__OPDRACHT__
Schrijf uit het fragment het gedeelte over dat opent met de woorden "aangegeven heeft gender" en sluit met "groep gender non-conforme adolescenten.".

__FRAGMENT__

================

Deze studie kent een aantal beperkingen. Een methodologische beperking in het huidige onderzoek is dat er een groot verschil zit tussen het aantal respondenten wat

aangegeven heeft gender conform en gender non-conform te zijn. De groep gender conforme adolescenten was aanzienlijk groter dan de groep gender non-conforme adolescenten.

Aangezien de groep gender non-conforme adolescenten relatief klein was, neemt de kans dat verschillen en effecten per toeval gevonden zijn, toe (Bryman, 2016). Ten tweede is het huidige onderzoek een cross-sectioneel onderzoek. Hierdoor is het onmogelijk om de richting van de gevonden verbanden te onderzoeken en hier uitspraken over te doen.

(18)

Ten derde is in dit onderzoek gebruik gemaakt van een vragenlijst. De respondenten namen door middel van zelf-rapportage deel aan het onderzoek. Hierdoor kon de respondent niet vrij zijn verhaal vertellen en was er een kans op sociaal wenselijke antwoorden, ook al was het invullen van de vragenlijst anoniem. Tot slot kwamen alle respondenten uit eenzelfde regio. Mogelijk wordt het hierdoor moeilijk om de resultaten te generaliseren.

Naast beperkingen zijn er ook een aantal sterke punten in dit onderzoek. Het huidige onderzoek draagt bij aan de actualiteit. Gender non-conformiteit wordt een steeds groter onderdeel van de hedendaagse samenleving (Caenegem et al., 2015). Daarnaast draagt dit onderzoek bij aan nieuwe inzichten met betrekking tot gender non-conforme adolescenten. Onderzoek onder gender non-conforme adolescenten is schaars (Hatzenbuehler, 2009), dit onderzoek geeft enkele aanvullingen op onderzoek naar gender non-conformiteit.

Een ander sterk punt is het gebruik van een relatief korte, duidelijk toegespitste vragenlijst. Hierdoor was het invullen van de vragenlijst geen enorme belasting voor de respondenten en was het voor hen makkelijker om zich goed op de vragen te kunnen

concentreren. Daarnaast is dit onderzoek één van de eerste onderzoeken waarin de vertaalde lijst voor gender non-conformiteit van Green et al. (2018) is gebruikt en een hoge

betrouwbaarheid had. Dit biedt nieuwe mogelijkheden voor toekomstige onderzoeken naar gender non-conformiteit. Deze vragenlijst vraagt tevens gender non-conformiteit op een zeer specifieke manier uit, vergeleken met ander gebruikte meetinstrumenten voor gender non-conformiteit (Wylie, Corliss, Boulanger, Prokop, & Austin, 2010).

Met vervolgonderzoek kan er gekeken worden naar andere internaliserende problemen die een rol spelen in de relatie tussen gender non-conformiteit en motieven tot alcoholgebruik. Naast zelfrapportages zal er gebruik gemaakt kunnen worden van andere bronnen, zoals het gezin, leeftijdsgenoten, leerkrachten en naast een vragenlijst zal er ook gebruik gemaakt kunnen worden van interviews. Dit kan zorgen voor een completer en betrouwbaarder beeld.

================

__GESELECTEERDE ITEMS__
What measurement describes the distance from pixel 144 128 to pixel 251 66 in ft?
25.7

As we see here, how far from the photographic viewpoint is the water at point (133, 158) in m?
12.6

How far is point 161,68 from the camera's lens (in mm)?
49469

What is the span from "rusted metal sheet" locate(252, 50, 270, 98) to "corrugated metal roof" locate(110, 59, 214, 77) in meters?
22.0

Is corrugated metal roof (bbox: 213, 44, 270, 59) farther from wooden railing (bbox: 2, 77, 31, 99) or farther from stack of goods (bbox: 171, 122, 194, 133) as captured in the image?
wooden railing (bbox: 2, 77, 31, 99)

================

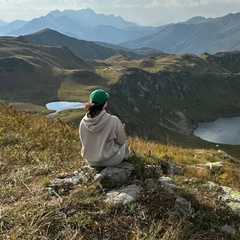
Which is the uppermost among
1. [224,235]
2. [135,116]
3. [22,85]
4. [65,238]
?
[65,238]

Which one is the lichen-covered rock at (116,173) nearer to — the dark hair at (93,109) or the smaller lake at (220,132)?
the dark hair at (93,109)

================

__UITWERKING__
aangegeven heeft gender conform en gender non-conform te zijn. De groep gender conforme adolescenten was aanzienlijk groter dan de groep gender non-conforme adolescenten.